- **Task to complete**:
Check each line of the data, and copy those where "Aves" appears.

── Entries shown

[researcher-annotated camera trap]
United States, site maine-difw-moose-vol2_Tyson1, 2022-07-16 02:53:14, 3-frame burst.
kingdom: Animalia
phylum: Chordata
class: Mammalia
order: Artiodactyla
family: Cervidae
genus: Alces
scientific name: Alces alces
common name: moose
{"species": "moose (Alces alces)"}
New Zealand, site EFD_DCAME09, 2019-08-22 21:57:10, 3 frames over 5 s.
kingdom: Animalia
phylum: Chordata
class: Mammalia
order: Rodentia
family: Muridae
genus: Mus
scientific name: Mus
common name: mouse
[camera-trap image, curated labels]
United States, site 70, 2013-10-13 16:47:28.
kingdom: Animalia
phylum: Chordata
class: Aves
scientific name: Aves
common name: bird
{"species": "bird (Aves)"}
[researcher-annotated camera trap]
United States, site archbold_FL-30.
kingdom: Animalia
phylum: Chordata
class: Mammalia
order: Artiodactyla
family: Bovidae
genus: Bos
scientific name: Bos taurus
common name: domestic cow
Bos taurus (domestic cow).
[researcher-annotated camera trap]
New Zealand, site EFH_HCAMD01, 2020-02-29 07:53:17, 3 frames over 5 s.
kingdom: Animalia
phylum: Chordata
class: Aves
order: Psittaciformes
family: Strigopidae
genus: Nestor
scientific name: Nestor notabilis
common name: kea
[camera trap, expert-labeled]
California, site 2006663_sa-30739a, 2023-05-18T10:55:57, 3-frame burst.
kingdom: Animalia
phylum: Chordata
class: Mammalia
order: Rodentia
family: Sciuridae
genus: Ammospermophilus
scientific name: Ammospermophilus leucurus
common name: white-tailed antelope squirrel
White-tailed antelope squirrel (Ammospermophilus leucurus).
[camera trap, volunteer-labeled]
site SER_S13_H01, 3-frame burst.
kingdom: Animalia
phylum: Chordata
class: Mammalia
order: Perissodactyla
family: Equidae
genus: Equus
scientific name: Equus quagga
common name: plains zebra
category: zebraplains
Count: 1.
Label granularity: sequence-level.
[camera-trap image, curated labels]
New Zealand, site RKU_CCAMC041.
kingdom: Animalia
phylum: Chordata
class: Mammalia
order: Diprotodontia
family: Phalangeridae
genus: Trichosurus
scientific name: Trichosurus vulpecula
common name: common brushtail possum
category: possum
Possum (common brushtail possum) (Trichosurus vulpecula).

────

- **Task output**:
class: Aves
scientific name: Aves
{"species": "bird (Aves)"}
class: Aves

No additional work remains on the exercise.